BBC commits £100 million of TV budget to “diverse and inclusive content”
The broadcaster’s Right the Script campaign also stipulates a mandatory 20 per cent of off-screen talent must come from underrepresented groups.
- Jenny Brewer
- 24 June 2020
- Reading Time
- 2 minute read
The BBC has announced its Creative Diversity Commitment in response to the Black Lives Matter movement, committing £100 million of its TV budget over three years to producing diverse and inclusive content. The broadcaster says this is “the biggest financial investment to on-air inclusion in the industry”. Meanwhile it has also introduced a mandatory target for off-screen talent; at least 20 per cent of all teams in new network commissions must be from underrepresented groups.
The Right the Script campaign has been spearheaded by the BBC’s director of creative diversity, presenter and campaigner June Sarpong, together with the BBC’s head of creative diversity Miranda Wayland. In a press release, the BBC said the media industry “is not changing fast enough” and that these measures were designed “to accelerate the pace of change”.
Sarpong said in a statement: “I came to the BBC as an outsider. Before joining I had an idea of this being an organisation that did not want to change.

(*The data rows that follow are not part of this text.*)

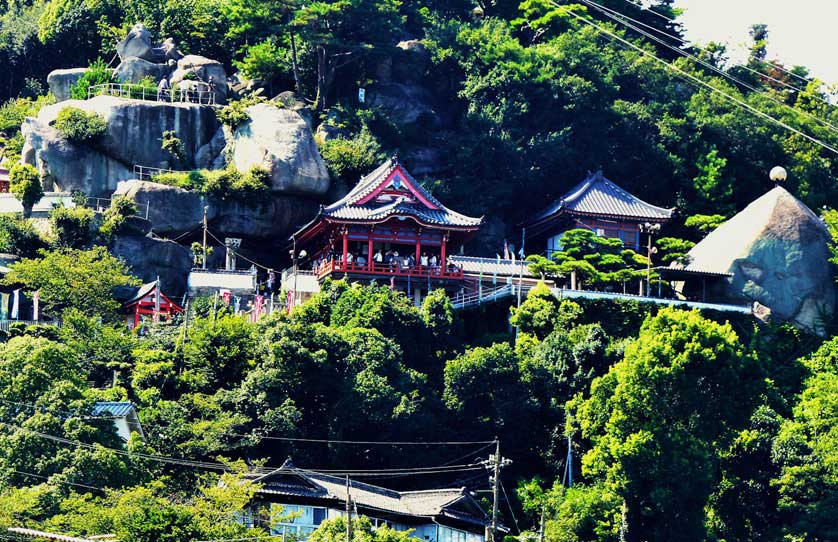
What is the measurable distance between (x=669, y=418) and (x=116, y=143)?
2943 centimetres

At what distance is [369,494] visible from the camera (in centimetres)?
4841

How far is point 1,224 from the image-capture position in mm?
64062

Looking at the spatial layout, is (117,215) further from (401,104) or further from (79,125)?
(401,104)

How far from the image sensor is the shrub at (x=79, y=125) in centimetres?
6856

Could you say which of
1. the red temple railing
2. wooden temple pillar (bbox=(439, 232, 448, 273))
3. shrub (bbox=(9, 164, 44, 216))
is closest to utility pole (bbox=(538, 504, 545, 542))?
the red temple railing

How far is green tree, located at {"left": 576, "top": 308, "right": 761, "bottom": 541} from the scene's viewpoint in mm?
49062

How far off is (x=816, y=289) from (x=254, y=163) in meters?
23.1

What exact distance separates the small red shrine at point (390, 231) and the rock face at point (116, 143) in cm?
877

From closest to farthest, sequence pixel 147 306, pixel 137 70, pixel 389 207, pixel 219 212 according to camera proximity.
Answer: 1. pixel 147 306
2. pixel 389 207
3. pixel 219 212
4. pixel 137 70

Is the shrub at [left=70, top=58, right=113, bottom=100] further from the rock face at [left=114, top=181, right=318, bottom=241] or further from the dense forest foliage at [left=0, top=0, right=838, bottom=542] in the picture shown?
the rock face at [left=114, top=181, right=318, bottom=241]

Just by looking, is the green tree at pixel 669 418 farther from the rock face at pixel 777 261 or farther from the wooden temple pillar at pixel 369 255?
the wooden temple pillar at pixel 369 255

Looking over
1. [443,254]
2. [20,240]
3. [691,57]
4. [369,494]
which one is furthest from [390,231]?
[691,57]

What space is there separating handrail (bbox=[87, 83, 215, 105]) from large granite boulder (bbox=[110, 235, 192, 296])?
371 inches

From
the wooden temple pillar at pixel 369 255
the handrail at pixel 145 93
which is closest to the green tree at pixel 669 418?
the wooden temple pillar at pixel 369 255
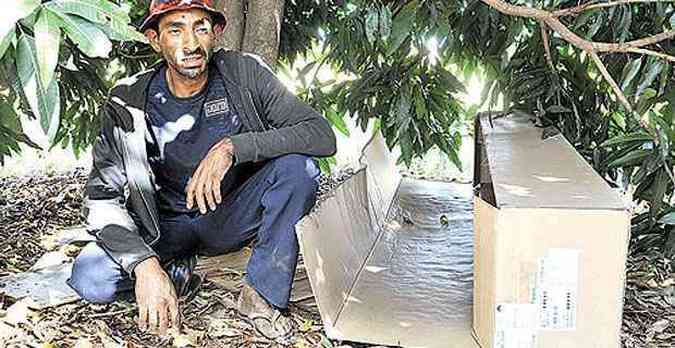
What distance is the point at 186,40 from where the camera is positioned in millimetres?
2006

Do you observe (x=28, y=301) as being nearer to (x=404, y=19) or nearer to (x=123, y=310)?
(x=123, y=310)

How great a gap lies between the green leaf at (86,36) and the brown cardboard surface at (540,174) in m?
0.91

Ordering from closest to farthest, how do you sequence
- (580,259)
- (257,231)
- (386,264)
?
(580,259) < (257,231) < (386,264)

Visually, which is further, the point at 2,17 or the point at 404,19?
the point at 404,19

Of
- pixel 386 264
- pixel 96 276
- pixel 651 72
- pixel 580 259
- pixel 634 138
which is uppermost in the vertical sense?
pixel 651 72

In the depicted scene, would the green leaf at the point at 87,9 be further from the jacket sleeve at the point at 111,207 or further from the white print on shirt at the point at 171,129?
Answer: the white print on shirt at the point at 171,129

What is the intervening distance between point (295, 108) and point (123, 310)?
0.66 m

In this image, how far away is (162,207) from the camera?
216cm

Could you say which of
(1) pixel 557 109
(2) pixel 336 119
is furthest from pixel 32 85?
(2) pixel 336 119

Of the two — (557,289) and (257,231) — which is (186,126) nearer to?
(257,231)

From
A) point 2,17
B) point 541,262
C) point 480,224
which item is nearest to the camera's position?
point 2,17

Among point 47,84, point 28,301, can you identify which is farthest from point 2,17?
point 28,301

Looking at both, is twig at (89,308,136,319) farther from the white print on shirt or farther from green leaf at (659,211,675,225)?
green leaf at (659,211,675,225)

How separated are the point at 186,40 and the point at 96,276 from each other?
0.61 metres
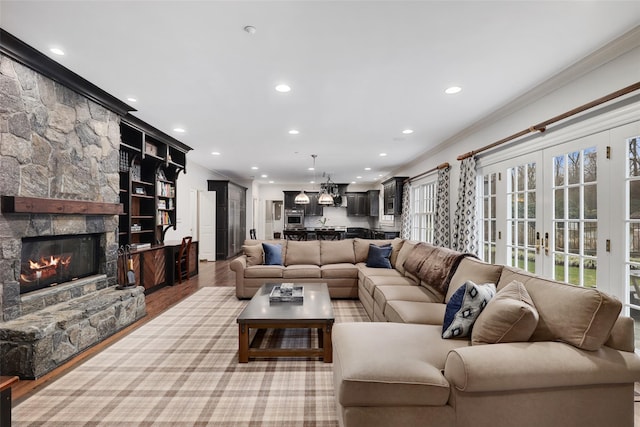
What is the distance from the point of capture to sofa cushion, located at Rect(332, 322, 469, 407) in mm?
1499

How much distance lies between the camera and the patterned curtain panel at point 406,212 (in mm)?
8031

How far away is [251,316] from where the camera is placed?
9.19 feet

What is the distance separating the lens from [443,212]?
5.67 metres

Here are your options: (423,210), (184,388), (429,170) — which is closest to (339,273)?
(184,388)

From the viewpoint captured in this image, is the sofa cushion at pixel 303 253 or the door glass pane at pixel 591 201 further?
the sofa cushion at pixel 303 253

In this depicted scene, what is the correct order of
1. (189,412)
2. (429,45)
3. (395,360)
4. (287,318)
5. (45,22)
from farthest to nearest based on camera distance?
(287,318), (429,45), (45,22), (189,412), (395,360)

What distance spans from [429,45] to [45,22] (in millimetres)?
2939

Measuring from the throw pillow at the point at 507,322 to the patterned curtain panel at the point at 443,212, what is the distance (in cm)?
395

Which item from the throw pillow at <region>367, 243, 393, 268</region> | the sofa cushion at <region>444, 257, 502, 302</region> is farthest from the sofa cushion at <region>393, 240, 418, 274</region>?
the sofa cushion at <region>444, 257, 502, 302</region>

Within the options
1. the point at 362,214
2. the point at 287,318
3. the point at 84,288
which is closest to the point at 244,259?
the point at 84,288

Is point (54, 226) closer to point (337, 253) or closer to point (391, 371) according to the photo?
point (391, 371)

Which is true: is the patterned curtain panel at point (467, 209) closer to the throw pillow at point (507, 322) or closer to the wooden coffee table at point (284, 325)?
the wooden coffee table at point (284, 325)

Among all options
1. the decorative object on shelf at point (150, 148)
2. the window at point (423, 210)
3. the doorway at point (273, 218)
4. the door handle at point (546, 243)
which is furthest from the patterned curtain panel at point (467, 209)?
the doorway at point (273, 218)

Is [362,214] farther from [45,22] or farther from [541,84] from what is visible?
[45,22]
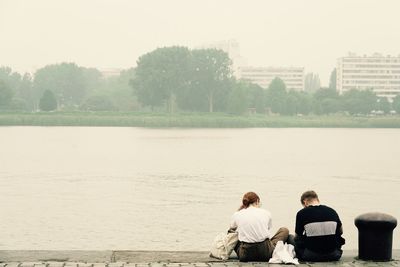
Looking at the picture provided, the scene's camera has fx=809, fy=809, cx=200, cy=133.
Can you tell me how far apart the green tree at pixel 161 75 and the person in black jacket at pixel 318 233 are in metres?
124

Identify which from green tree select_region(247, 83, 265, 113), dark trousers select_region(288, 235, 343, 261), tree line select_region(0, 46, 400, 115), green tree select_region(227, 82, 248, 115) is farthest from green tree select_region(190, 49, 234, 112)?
dark trousers select_region(288, 235, 343, 261)

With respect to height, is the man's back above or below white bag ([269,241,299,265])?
above

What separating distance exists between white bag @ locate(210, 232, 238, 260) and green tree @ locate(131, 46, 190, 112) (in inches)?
4862

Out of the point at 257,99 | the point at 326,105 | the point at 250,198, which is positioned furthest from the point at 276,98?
the point at 250,198

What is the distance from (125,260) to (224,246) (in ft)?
4.81

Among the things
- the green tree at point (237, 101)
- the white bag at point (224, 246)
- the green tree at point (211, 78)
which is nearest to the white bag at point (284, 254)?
the white bag at point (224, 246)

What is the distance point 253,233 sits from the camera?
1182 cm

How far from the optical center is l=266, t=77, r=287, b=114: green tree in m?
154

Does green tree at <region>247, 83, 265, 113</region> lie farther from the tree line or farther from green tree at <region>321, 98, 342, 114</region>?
green tree at <region>321, 98, 342, 114</region>

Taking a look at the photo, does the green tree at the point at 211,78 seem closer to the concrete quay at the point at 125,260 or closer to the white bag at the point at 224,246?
the white bag at the point at 224,246

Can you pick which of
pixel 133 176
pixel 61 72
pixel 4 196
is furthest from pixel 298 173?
pixel 61 72

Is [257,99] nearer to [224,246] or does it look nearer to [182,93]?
[182,93]

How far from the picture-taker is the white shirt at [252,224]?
465 inches

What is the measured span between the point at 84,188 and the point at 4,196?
463 cm
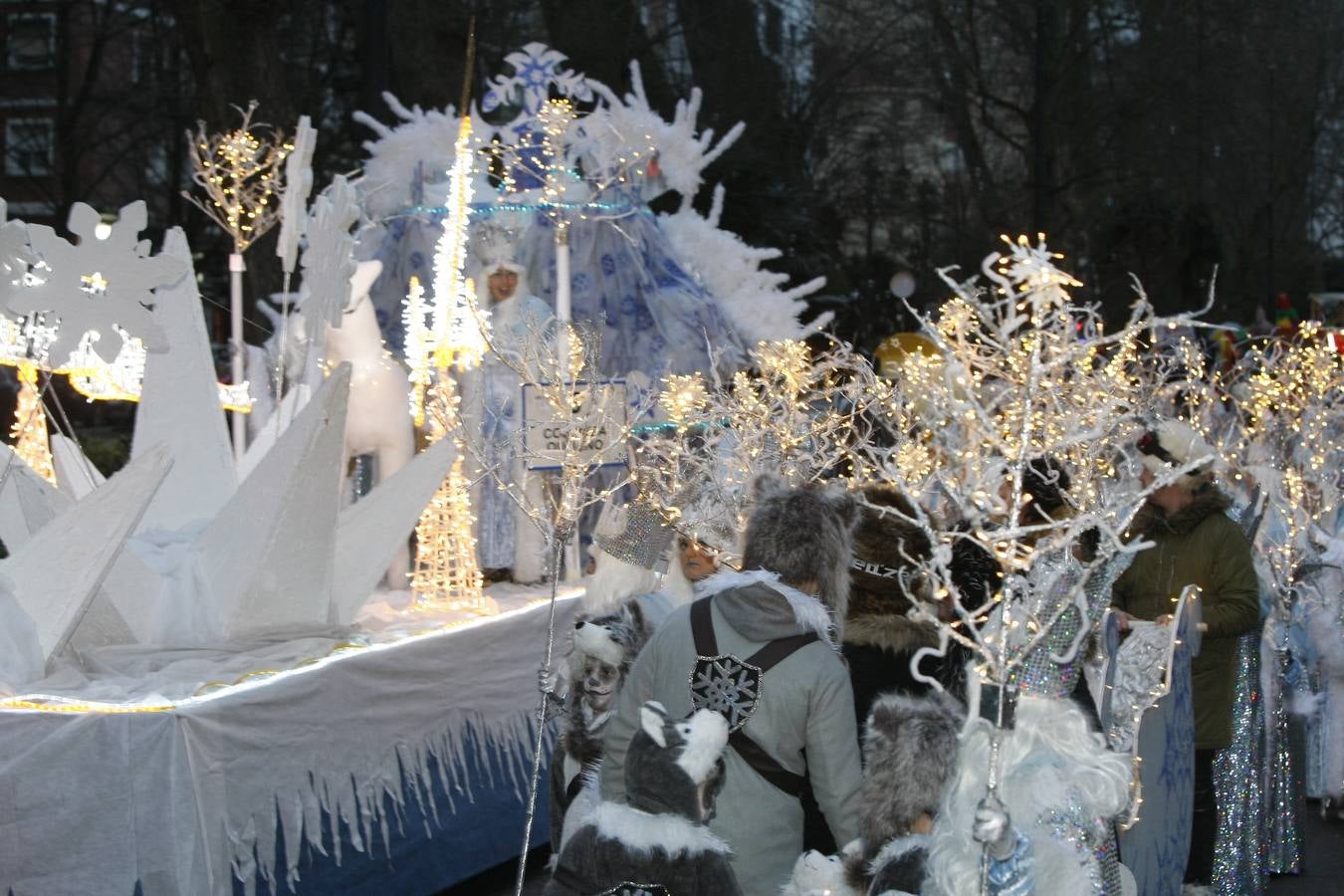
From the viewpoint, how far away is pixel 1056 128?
84.8 feet

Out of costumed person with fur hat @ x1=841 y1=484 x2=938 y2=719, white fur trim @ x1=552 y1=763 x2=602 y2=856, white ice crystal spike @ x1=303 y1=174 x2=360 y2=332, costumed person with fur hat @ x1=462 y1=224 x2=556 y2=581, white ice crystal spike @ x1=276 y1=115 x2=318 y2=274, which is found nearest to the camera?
white fur trim @ x1=552 y1=763 x2=602 y2=856

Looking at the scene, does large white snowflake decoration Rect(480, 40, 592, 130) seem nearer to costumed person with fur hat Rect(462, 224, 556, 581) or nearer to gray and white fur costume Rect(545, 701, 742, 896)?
costumed person with fur hat Rect(462, 224, 556, 581)

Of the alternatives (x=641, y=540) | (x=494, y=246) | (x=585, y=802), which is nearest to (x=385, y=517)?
(x=641, y=540)

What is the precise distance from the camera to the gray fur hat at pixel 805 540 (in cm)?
394

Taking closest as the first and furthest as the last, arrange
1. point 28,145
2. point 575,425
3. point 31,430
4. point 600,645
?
point 600,645
point 575,425
point 31,430
point 28,145

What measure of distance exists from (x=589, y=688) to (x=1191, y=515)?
2413 millimetres

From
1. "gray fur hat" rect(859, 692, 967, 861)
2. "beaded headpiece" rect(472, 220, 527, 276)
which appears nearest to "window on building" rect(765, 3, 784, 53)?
"beaded headpiece" rect(472, 220, 527, 276)

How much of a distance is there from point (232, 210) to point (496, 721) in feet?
8.51

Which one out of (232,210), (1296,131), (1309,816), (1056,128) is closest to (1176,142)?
(1056,128)

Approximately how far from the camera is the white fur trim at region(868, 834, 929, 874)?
11.7 ft

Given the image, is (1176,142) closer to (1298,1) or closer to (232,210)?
(1298,1)

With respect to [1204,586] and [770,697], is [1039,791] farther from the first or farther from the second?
[1204,586]

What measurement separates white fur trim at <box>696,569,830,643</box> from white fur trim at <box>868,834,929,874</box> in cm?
48

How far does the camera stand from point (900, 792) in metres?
3.60
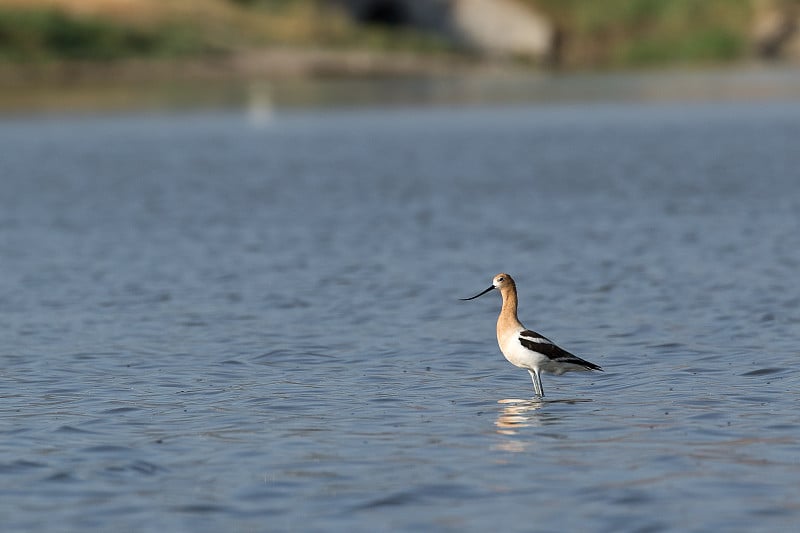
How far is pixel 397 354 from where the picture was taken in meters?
15.9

What I found was something different: an organisation that had ambitious goals for diversity and inclusion but didn’t know how to reach them. This commitment will help to drive real change that will be felt by all audiences. It will also create a strong framework to help diverse storytellers succeed at all levels of the industry.” She added that the fund is “the first of a series of bold steps that will help make the BBC an instrument of real change. As a black woman, I feel and share in the pain that so many are feeling worldwide. It makes it all the more important that we show up now not just with words but with meaningful action.”
Alongside the fund, the campaign also sets out plans to run regular meet-and-greets across the country to enable talent from underrepresented groups to engage with the BBC; to develop an accelerator program for on and off-screen talent; and to continue to invest in developing diverse leaders within the organisation. The Creative Diversity Unit will work with the Annenberg Inclusion Initiative on the Belonging Blueprint, a project aimed at establishing new practices to create wider access to entertainment industry jobs. It will also publish a new strategy over the summer in support of that initiative, with an “inclusion toolkit” to help the BBC’s creative staff and industry partners ensure diversity is at the heart of production.
The BBC echoed that this announcement “is not the end of the process,” with further plans being announced in the coming weeks, and a Diversity Commissioning Code of Practice being published later in the year. Progress on the commitment will be reviewed in the broadcaster’s annual report.